Bill 44 is the most far-reaching of the five housing bills the New Democrats brought in this fall. It eliminates local control over zoning for single-family housing and substitutes an NDP preference for several units using guidelines that have yet to be defined.
The formal name for Kahlon’s motion is “time allocation” or “closure.” The informal term is “the guillotine.” As B.C. United MLA Mike de Jong quipped in a related context, thus did the fall session of the B.C. legislature have its “Robespierre moment.”
I’ve seen many closure motions during four decades covering the legislature. Several were introduced by de Jong during his days as house leader for the B.C. Liberals.
Usually, the motion allows a day or two before closure takes effect. I don’t recall one as ruthless as Kahlon’s, which cut off debate 30 minutes after it was introduced.
After a couple of procedural wrangles, there was almost no time left on the clock
“Thanks to the government house leader for being generous with the time to debate this bill,” jeered B.C. United MLA Peter Milobar. “We now have 10 minutes left to canvass 21 more sections in a bill that is supposed to somehow address housing in this province, but the government doesn’t want to actually talk about it or the detail in any great degree.”
Compounding the outrage was Kahlon’s claim that he’d imposed closure after consulting with the leaders of the other parties.
Not so, said Adam Walker, a former NDP MLA now sitting as an independent, and doing an effective job holding his ex-colleagues to account.
“The minister mentioned that efforts were made with all three parties and an independent member to negotiate scheduling,” said Walker. “That conversation never did take place.”
Green house leader Adam Olsen agreed: “There was no discussion on this. There was no effort to get consensus. This is an appalling misuse of this house.”
Likewise, said United house leader Todd Stone: “It is absolutely incorrect, it is not factually accurate that there was an attempt to achieve consensus. The official Opposition was not in any way consulted on this.”
The complaint against Kahlon spilled over to Thursday’s proceedings, when the NDP house leader mounted a feeble defence on the charge of having misled the house.

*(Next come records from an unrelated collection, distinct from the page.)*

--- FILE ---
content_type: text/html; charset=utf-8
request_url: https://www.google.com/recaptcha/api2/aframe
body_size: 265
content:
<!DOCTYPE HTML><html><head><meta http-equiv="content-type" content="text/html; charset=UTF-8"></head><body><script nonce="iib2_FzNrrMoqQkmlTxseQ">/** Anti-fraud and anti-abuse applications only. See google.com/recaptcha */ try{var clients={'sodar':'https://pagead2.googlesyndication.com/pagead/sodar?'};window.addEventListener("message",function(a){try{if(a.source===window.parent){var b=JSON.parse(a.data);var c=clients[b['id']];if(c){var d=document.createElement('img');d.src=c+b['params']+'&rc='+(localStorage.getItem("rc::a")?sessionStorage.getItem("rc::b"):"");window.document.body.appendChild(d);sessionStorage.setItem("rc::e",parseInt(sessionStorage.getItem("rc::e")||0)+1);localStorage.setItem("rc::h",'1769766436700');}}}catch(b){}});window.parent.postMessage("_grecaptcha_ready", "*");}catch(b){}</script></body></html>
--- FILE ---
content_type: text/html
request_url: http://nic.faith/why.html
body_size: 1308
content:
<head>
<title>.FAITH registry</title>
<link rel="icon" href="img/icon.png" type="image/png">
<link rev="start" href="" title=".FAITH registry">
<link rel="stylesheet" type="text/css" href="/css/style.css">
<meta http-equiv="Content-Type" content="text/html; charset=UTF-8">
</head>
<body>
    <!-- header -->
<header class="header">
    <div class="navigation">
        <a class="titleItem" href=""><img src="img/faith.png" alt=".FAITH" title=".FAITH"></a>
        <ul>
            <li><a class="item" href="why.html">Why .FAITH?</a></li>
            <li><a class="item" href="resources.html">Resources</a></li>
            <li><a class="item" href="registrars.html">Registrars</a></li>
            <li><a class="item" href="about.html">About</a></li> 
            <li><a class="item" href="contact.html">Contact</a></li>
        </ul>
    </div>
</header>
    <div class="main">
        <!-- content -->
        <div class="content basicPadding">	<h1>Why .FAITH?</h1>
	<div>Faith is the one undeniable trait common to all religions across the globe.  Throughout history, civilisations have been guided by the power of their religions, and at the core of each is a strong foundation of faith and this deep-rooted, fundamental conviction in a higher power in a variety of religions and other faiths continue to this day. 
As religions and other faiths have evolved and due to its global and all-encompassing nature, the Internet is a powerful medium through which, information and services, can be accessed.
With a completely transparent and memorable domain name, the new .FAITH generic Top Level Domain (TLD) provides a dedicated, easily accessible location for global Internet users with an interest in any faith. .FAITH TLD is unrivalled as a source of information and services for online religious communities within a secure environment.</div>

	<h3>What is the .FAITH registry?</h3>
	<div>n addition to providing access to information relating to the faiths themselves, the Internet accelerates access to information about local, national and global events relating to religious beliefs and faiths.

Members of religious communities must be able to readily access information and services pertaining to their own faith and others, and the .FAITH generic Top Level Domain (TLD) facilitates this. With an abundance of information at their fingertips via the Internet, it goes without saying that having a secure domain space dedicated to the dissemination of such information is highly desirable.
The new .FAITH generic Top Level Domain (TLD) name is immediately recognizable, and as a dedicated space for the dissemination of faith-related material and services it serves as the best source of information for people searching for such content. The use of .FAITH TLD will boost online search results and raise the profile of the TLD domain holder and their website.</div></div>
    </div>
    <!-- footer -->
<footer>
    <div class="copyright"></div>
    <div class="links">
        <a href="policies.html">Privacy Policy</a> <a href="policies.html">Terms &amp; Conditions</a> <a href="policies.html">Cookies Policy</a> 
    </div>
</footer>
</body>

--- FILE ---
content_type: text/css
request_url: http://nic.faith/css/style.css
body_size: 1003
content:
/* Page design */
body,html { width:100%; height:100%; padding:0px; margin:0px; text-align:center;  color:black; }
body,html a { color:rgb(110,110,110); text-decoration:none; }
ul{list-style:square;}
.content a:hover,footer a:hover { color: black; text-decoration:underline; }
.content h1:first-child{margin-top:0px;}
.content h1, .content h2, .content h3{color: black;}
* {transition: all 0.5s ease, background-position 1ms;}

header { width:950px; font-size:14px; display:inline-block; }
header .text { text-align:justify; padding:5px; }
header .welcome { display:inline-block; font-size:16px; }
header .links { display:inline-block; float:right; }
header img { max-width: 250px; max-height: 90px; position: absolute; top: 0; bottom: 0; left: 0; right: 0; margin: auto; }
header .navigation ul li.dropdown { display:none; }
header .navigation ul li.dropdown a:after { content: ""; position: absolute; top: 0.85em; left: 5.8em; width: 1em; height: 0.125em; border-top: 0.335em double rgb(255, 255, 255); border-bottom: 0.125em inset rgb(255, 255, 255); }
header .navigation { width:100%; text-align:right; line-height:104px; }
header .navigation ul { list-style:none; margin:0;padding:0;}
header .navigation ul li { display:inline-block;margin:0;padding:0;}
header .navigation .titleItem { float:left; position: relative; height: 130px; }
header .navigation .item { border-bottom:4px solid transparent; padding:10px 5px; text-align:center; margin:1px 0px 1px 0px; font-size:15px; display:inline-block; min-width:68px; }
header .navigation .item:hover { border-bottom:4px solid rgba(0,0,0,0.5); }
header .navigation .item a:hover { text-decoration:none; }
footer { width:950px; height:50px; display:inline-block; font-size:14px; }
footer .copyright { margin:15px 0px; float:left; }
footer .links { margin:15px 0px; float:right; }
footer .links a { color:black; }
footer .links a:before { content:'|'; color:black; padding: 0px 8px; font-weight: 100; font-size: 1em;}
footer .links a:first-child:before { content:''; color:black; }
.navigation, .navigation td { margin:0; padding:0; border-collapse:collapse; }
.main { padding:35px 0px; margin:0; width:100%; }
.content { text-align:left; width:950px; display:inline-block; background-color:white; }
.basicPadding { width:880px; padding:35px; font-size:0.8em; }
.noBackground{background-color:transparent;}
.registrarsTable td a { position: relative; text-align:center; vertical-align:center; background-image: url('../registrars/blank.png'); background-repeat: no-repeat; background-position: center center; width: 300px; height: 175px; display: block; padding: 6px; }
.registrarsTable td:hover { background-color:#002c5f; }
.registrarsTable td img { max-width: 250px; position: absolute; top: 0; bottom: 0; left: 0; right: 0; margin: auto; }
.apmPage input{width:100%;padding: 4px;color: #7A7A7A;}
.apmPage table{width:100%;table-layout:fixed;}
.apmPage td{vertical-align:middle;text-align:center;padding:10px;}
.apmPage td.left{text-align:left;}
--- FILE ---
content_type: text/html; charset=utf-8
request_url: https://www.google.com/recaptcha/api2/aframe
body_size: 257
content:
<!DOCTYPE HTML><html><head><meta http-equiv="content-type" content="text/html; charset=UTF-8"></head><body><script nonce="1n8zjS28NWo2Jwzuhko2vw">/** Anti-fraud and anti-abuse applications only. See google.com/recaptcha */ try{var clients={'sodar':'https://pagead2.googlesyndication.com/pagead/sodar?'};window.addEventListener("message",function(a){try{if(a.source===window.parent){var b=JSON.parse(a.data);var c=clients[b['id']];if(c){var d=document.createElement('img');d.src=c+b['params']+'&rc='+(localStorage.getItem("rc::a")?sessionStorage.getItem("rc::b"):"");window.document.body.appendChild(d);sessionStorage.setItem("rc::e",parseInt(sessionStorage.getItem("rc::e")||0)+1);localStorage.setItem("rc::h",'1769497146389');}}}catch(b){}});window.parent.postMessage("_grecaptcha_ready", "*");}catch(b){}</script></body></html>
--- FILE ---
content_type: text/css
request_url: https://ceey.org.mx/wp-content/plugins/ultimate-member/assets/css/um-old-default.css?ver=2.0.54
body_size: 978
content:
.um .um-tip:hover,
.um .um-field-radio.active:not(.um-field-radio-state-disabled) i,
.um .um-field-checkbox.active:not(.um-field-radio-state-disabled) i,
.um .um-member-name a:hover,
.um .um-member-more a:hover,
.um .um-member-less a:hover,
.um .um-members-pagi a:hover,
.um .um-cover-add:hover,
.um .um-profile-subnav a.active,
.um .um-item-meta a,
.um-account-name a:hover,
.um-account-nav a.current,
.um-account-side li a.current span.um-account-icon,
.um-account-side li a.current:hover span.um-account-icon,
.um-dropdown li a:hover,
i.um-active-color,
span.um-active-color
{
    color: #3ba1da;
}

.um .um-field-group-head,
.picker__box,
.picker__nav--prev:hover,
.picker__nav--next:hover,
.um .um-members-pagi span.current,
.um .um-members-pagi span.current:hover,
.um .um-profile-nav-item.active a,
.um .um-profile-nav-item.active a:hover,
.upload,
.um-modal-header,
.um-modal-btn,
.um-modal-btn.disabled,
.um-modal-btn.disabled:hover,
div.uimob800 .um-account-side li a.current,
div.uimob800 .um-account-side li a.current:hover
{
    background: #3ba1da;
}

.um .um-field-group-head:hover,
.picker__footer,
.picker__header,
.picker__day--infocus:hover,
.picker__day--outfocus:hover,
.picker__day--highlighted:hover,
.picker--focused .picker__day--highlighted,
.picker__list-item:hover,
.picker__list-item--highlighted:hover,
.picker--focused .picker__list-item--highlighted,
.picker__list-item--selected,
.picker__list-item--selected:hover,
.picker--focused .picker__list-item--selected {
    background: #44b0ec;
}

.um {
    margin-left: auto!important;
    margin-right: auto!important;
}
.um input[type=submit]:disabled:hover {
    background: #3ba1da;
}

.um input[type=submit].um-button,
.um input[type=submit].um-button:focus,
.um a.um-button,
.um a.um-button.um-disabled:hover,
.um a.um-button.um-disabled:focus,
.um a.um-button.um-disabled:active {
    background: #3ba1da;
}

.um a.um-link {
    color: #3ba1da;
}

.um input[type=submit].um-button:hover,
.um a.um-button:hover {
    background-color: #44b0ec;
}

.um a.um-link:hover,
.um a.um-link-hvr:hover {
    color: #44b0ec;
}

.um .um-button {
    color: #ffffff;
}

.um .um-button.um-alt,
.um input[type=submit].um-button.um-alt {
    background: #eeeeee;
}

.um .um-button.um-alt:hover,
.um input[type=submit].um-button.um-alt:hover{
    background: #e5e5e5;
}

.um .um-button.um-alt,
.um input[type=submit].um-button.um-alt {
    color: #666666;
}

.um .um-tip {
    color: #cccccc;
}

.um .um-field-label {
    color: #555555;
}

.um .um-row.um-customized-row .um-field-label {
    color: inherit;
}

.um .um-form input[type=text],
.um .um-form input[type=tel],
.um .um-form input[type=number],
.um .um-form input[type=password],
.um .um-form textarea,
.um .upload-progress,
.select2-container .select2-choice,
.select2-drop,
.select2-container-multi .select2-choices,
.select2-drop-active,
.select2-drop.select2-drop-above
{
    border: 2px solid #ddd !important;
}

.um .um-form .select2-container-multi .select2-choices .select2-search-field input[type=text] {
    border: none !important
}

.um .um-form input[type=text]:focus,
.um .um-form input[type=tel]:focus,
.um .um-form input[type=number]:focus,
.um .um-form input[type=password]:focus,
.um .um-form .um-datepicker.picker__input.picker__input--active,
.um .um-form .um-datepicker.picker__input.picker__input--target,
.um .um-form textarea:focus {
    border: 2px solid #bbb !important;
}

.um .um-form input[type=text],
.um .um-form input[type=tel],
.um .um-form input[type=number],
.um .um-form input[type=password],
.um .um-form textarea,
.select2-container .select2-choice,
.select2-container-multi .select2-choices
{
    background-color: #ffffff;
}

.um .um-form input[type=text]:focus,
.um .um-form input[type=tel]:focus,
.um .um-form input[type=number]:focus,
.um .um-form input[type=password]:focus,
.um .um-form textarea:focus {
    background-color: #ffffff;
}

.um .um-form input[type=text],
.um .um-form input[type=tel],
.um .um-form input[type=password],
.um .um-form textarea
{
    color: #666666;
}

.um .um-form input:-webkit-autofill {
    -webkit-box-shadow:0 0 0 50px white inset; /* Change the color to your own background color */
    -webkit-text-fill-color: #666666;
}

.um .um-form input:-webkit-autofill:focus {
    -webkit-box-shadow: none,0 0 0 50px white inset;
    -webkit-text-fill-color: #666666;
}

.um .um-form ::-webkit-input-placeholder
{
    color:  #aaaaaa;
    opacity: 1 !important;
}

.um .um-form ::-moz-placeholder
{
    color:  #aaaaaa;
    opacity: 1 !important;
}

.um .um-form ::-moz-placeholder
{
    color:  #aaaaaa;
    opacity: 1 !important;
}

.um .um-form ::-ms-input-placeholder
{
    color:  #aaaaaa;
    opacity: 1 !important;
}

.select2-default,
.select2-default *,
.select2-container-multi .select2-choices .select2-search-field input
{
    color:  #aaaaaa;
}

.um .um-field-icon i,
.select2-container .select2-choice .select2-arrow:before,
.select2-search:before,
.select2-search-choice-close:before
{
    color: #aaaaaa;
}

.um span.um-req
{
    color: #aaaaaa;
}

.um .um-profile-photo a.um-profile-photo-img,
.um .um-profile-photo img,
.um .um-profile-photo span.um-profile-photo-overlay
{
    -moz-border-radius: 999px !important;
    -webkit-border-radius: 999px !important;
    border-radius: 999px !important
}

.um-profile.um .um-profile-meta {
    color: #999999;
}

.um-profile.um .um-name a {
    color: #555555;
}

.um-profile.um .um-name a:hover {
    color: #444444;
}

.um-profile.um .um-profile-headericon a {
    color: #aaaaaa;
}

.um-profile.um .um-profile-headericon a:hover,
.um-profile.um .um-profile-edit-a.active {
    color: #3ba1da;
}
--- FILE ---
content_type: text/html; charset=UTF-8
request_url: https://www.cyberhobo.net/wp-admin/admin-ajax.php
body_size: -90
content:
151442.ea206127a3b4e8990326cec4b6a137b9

He contacted only one party, the Conservatives, on time allocation. When they turned him down, he decided there was no need to even talk to the other house leaders.
“I stand by my statement and actions,” said Kahlon, reading from a statement that may have been vetted in the premier’s office.
Later, the housing minister again refused to release the economic model which reputedly backs up his dubious claim that the NDP legislation will create 130,000 new homes over 10 years and lead to a drop of up to 14 per cent in housing prices.
The deliberate withholding is in keeping with NDP message control, which dictates everything from the timetable for releasing information to the schedule for the legislature.
The Eby government’s control freak ways prompted a telling comment from Olsen.
“At times, it feels like we should just have the Premier’s office move right on into this chamber and just make decisions,” he said during an earlier showdown over government-imposed time allocation.
“We have essentially given power to a group of people, the executive, and they have full control over what we debate, when we debate it and for how long we debate it.”
The New Democrats “act like they are going to be sitting in these seats forever,” said Olsen. “I know they don’t believe that that’s going to be the future, but a different group might be sitting across there, and the very same tools and tactics that have been used to capture this place by the premier’s office could be used against them.”
He said all this to no avail of course. The New Democrats remained on track to put through every scrap of housing legislation, never mind how many unanswered questions remained.
With an election year approaching, it is a safe bet that the next sitting of the house will follow the same script, dictated from the premier’s office, as the one just concluded.